‘A State that depends primarily on flowing water and rainwater must keep them pollution free’
The Madras High Court on Tuesday directed the State government to constitute an expert body with persons having impeccable credentials to suggest ways and measures to prevent pollution of flowing water in rivers and waterbodies, either by way of discharge of effluents by industries or letting out of sewage by local inhabitants.
Chief Justice Sanjib Banerjee and Justice Senthilkumar Ramamoorthy issued the directions while passing interim orders on a public interest litigation petition pending since 2017. Karur-based advocate T. Dhanasekaran had filed the case, accusing a private dyeing unit of polluting Amaravati river, a tributary of the Cauvery, by discharging effluents.
The petitioner’s counsel, V. Raghavachari, contended that the discharge of effluents into the river not just lead to pollution of surface water but also the groundwater, rendering them poisonous. He said river water in the entire region had become non-potable and urged the court to quash a 2014 government order granting permission for the expansion of the dyeing unit.
On the other hand, advocate Srinath Sridevan, representing the dyeing unit, said it was a zero-liquid discharge industry and the pollution of river water could not be attributed to it.
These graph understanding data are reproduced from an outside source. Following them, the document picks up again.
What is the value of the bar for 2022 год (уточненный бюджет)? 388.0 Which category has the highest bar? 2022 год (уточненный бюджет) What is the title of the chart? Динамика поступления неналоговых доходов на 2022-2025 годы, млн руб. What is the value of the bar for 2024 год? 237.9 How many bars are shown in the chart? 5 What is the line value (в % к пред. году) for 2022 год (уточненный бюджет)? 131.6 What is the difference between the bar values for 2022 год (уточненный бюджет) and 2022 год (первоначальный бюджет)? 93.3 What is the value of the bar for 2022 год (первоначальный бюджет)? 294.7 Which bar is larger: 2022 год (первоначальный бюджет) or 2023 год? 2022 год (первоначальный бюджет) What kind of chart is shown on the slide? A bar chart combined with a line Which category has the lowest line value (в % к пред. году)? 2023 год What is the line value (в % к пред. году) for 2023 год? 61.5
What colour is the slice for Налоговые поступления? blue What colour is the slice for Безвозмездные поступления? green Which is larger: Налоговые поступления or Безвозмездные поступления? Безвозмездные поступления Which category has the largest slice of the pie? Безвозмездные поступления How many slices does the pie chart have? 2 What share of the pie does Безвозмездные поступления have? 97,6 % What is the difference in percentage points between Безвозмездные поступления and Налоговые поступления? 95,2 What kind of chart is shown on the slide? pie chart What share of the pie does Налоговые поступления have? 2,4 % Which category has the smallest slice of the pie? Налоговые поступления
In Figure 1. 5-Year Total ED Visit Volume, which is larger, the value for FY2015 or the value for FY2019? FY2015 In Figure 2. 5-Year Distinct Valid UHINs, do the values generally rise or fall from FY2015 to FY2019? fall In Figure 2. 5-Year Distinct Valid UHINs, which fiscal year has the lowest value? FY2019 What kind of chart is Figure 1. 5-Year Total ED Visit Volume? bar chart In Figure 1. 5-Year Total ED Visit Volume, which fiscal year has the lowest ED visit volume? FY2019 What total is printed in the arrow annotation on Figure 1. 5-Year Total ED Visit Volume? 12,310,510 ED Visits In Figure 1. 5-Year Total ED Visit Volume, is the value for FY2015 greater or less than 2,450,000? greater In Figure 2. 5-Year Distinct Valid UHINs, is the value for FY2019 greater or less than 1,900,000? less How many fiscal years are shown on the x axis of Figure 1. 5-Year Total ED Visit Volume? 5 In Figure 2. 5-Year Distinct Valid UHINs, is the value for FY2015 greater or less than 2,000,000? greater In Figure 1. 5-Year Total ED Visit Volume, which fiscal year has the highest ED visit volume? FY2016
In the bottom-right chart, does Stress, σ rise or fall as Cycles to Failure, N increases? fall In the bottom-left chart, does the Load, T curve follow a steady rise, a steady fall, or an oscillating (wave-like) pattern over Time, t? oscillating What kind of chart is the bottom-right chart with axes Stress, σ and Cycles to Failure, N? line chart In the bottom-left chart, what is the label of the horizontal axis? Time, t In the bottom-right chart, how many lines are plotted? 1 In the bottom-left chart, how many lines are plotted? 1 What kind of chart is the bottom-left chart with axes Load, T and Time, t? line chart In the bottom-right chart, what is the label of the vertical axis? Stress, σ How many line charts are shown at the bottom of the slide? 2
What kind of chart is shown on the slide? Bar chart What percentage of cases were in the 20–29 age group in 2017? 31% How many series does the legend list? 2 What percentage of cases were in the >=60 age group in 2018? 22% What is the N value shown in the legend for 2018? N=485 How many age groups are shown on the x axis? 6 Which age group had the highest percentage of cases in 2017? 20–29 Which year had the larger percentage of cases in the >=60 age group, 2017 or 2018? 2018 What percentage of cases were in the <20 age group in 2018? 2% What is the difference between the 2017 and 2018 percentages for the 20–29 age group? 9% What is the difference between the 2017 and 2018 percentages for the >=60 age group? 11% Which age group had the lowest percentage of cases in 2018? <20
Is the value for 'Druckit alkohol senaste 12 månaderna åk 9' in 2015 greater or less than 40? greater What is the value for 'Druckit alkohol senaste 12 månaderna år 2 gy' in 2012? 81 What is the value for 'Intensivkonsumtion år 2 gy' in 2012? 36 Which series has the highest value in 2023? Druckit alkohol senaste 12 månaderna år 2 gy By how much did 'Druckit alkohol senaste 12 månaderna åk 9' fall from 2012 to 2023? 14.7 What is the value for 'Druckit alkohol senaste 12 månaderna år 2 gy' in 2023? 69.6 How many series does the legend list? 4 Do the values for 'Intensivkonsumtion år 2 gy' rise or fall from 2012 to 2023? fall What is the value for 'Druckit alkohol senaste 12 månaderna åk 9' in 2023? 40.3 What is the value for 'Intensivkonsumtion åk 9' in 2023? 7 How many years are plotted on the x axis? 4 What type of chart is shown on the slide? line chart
There could be other reasons for pollution in the region.
After recording their submissions, the judges held that it was the duty of the State to ensure that pollution levels in flowing water is reduced to the lowest level. Appropriate checks and balances should be introduced to completely prohibit the discharge of effluents by industries as well as sewage by individuals, they said.
Impressing upon the need to preserve the quality of water in rivers for the benefit of users downstream, the judges agreed with Mr. Raghavachari that a polluted river would render the groundwater too toxic. A State which primarily depends upon flowing water and rainwater should take every endeavour to maintain their quality, they said.
After dictating the orders, the judges told State Government Pleader V. Jayaprakash Narayanan not to consider the case as an adversarial litigation and instead take positive steps towards preserving the natural resources for posterity. “It is not for you and me, it is for our children,” the Chief Justice said, stressing that the future generation should get to use fresh air and clean water.
The Chief Justice also expressed disappointment over the stench that continues to emanate from the Cooum, flowing through Chennai city. He said the foul smell could be felt even when the judges took a walk near the judges’ bungalows on Greenways Road, and even inside air-conditioned cars while they travelled across the Napier Bridge, every day, to reach the High Court.